→ Exercice écrit 1: Remplace « the camera » par « the lens » dans les entrées, sur le passage qui va de la ligne contenant « From point 34,342 » jusqu'à la fin des entrées inclusivement, puis recopie uniquement ce passage sans rien y changer d'autre.

******************************

Élection présidentielle de 1824
modifierÀ la fin de la présidence de Monroe, le Parti fédéraliste avait presque complètement cessé d'exister et tous les principaux candidats à l'élection présidentielle de 1824 étaient issus du Parti républicain-démocrate. Le secrétaire d'État John Quincy Adams, le secrétaire à la Guerre John C. Calhoun, le secrétaire du Trésor William H. Crawford et le président de la Chambre des représentants Henry Clay entrèrent en campagne en bénéficiant chacun d'importants soutiens[103]. Crawford était partisan de la souveraineté des États et d'une stricte interprétation de la Constitution tandis que Calhoun, Clay et Adams étaient favorables à des améliorations structurelles, à une hausse des droits de douane et à la création d'une banque nationale[104]. Alors que la date de l'élection approchait, le général Andrew Jackson se déclara à son tour candidat, notamment en raison des accusations portées contre lui par Clay et Crawford lors de sa campagne en Floride[103]. Le caucus des nominations au Congrès avait déjà procédé à la sélection des candidats républicains-démocrates en vue de l'élection présidentielle mais il était largement discrédité en 1824 et les candidats furent désignés à la place par les assemblées législatives des États ou par les conventions de nomination[105]. Alors que trois des membres de son cabinet participaient à l'élection, Monroe décida de rester neutre[106].

******************************

→ Exercice écrit 2: Dresse la liste de tous les candidats à l'élection présidentielle de 1824 nommés dans le texte présenté.

Entrées tirées d'une collection
******************************

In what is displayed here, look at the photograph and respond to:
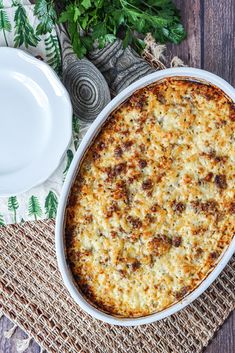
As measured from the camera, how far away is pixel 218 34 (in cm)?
245

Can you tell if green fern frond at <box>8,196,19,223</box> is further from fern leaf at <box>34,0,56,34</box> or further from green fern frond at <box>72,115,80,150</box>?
fern leaf at <box>34,0,56,34</box>

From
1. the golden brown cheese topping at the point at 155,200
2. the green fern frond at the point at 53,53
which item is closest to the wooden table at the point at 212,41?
the golden brown cheese topping at the point at 155,200

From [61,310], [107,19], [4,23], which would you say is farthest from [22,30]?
[61,310]

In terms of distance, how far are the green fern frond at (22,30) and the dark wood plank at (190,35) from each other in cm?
54

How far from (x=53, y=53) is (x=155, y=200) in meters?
0.70

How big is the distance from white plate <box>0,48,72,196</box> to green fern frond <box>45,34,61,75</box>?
0.10m

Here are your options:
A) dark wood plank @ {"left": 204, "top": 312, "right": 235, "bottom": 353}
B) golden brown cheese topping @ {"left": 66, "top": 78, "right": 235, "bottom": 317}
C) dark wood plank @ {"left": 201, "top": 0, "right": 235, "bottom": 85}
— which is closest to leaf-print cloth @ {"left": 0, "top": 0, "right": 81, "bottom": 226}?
golden brown cheese topping @ {"left": 66, "top": 78, "right": 235, "bottom": 317}

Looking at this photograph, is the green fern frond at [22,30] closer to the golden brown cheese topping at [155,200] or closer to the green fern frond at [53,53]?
the green fern frond at [53,53]

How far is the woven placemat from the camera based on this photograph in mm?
2402

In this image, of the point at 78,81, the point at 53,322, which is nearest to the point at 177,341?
the point at 53,322

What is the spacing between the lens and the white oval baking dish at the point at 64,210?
2.13 meters

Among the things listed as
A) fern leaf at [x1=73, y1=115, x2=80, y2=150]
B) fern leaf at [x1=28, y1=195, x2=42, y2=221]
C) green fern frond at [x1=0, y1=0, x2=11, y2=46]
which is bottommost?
fern leaf at [x1=28, y1=195, x2=42, y2=221]

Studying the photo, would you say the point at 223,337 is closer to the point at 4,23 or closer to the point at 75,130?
the point at 75,130

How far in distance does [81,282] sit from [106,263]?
0.11 metres
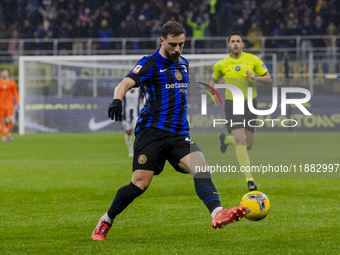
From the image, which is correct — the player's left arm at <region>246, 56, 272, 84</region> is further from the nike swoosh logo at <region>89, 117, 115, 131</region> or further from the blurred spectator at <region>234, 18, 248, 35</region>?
the blurred spectator at <region>234, 18, 248, 35</region>

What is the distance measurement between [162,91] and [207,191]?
3.05 feet

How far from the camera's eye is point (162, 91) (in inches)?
228

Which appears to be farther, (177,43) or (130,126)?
(130,126)

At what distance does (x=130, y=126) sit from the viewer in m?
15.5

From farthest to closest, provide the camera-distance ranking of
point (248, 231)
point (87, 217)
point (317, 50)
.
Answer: point (317, 50)
point (87, 217)
point (248, 231)

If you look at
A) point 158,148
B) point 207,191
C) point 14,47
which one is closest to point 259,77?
point 158,148

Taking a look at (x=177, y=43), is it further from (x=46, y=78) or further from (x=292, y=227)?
(x=46, y=78)

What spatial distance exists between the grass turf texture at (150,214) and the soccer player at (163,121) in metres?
0.51

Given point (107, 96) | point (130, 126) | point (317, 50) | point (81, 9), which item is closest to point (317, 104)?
point (317, 50)

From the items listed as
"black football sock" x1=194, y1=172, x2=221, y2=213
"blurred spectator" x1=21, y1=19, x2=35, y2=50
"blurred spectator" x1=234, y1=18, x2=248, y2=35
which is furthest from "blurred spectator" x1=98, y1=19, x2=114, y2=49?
"black football sock" x1=194, y1=172, x2=221, y2=213

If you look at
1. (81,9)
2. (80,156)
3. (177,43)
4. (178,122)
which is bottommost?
(80,156)

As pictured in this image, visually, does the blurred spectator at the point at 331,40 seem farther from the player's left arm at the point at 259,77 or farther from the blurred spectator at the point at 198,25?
the player's left arm at the point at 259,77

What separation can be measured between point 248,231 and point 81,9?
921 inches

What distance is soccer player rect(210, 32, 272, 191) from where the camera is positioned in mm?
9383
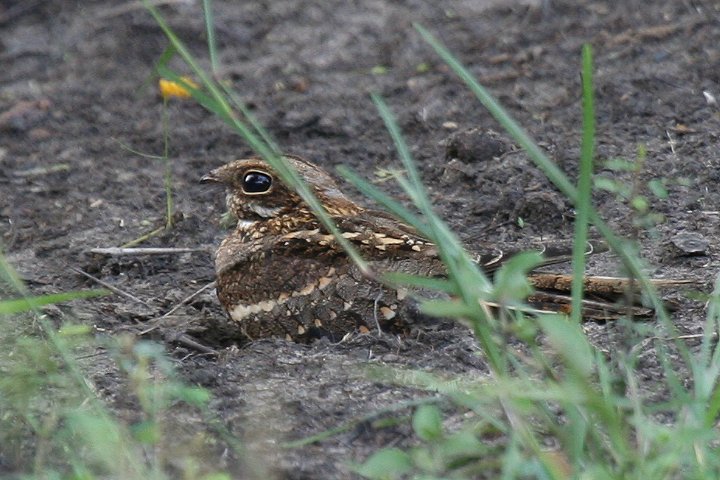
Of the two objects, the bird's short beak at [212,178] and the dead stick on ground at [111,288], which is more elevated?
the bird's short beak at [212,178]

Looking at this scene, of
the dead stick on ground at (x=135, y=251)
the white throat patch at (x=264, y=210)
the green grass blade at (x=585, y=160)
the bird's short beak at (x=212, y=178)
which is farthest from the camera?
the dead stick on ground at (x=135, y=251)

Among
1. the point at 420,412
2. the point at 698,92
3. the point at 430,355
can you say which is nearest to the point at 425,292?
the point at 430,355

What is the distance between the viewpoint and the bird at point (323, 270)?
3805 millimetres

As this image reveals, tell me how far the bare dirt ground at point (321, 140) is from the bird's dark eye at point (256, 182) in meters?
0.42

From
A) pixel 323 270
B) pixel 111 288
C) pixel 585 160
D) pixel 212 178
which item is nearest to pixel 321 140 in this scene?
pixel 212 178

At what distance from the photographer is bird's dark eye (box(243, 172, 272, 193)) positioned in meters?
4.57

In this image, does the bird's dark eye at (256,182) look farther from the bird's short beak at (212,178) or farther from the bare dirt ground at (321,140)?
the bare dirt ground at (321,140)

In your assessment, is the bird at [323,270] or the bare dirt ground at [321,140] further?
the bird at [323,270]

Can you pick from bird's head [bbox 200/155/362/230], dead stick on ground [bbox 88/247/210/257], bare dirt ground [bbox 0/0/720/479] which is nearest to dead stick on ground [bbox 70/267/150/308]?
bare dirt ground [bbox 0/0/720/479]

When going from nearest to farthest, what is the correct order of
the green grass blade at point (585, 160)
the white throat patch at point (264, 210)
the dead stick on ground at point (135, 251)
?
the green grass blade at point (585, 160) < the white throat patch at point (264, 210) < the dead stick on ground at point (135, 251)

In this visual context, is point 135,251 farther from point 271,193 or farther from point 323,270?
point 323,270

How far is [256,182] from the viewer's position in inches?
181

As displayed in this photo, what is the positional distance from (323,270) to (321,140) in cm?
198

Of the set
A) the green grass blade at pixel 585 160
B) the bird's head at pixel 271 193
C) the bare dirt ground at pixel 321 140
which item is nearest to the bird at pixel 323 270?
the bird's head at pixel 271 193
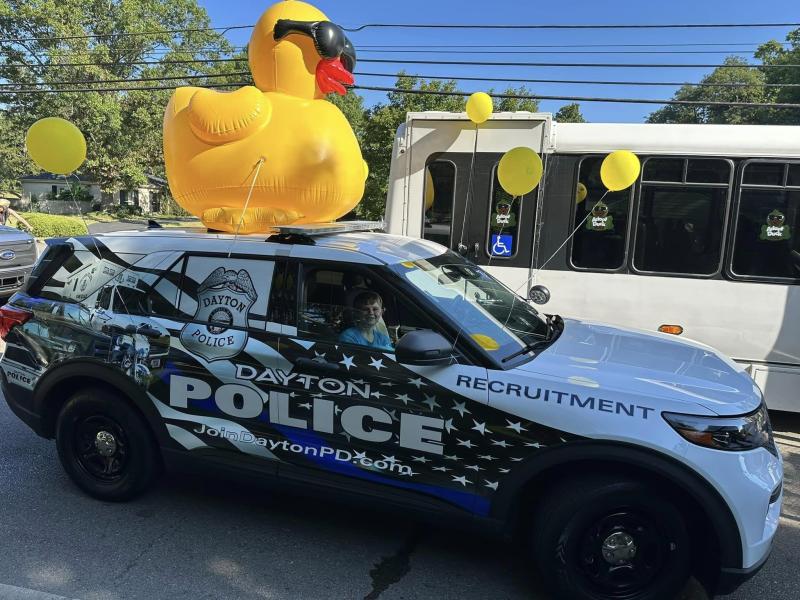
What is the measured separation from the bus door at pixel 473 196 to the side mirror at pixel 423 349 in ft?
10.5

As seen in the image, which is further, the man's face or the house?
the house

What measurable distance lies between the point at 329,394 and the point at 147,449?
1.35 metres

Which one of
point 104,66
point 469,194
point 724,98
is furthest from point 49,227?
point 724,98

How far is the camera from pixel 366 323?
2.93m

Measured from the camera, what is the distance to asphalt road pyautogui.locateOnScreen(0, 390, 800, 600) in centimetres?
278

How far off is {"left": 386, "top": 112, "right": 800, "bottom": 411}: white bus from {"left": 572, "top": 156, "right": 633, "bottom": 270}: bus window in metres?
0.01

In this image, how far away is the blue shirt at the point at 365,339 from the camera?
9.33ft

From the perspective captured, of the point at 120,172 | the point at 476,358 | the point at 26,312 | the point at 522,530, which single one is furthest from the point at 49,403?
the point at 120,172

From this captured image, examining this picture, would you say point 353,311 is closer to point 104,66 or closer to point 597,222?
point 597,222

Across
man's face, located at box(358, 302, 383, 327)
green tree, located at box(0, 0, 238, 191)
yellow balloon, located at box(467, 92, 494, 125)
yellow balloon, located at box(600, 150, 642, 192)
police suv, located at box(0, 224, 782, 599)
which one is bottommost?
police suv, located at box(0, 224, 782, 599)

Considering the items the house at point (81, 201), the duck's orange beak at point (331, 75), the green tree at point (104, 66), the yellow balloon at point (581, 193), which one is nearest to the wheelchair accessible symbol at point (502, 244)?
the yellow balloon at point (581, 193)

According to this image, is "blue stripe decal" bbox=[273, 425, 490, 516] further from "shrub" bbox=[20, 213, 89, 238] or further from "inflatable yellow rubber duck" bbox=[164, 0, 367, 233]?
"shrub" bbox=[20, 213, 89, 238]

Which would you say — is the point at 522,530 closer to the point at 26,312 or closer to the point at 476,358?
the point at 476,358

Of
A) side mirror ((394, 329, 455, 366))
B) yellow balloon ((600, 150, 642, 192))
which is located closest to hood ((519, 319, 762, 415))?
side mirror ((394, 329, 455, 366))
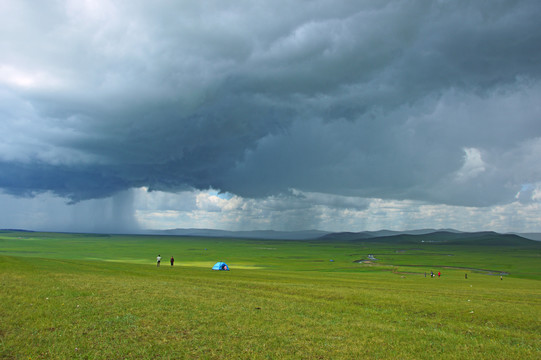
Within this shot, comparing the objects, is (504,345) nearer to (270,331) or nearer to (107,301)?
(270,331)

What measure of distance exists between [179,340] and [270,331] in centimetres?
471

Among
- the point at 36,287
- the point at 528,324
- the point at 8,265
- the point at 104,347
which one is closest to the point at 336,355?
the point at 104,347

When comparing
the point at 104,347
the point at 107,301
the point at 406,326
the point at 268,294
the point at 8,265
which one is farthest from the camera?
the point at 8,265

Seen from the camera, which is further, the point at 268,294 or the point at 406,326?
the point at 268,294

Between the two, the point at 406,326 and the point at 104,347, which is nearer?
the point at 104,347

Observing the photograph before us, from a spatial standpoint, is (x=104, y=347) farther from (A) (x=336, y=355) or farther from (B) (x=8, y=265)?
(B) (x=8, y=265)


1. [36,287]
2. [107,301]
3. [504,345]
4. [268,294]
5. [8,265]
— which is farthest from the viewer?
[8,265]

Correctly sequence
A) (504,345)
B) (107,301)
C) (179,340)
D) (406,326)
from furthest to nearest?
1. (107,301)
2. (406,326)
3. (504,345)
4. (179,340)

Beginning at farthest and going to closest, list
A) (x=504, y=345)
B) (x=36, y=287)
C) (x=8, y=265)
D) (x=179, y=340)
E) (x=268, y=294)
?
(x=8, y=265) → (x=268, y=294) → (x=36, y=287) → (x=504, y=345) → (x=179, y=340)

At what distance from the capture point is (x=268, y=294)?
29047 millimetres

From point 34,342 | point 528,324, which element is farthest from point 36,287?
point 528,324

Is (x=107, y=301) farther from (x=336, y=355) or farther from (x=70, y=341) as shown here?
(x=336, y=355)

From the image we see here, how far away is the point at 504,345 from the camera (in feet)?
54.7

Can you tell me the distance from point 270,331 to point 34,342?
425 inches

******************************

→ Réponse finale 1:
From point 34,342 | point 528,324, which element is farthest from point 36,287?
point 528,324

Is (x=107, y=301) farther from (x=336, y=355) or farther from (x=70, y=341) as shown here?
(x=336, y=355)

From the image we see here, how far away is the point at 504,345 from the lens (in feet)?
54.7

Can you tell me the distance from point 270,331 to point 34,342?
425 inches

→ Réponse finale 2:
- John Quincy Adams
- John C. Calhoun
- William H. Crawford
- Henry Clay
- Andrew Jackson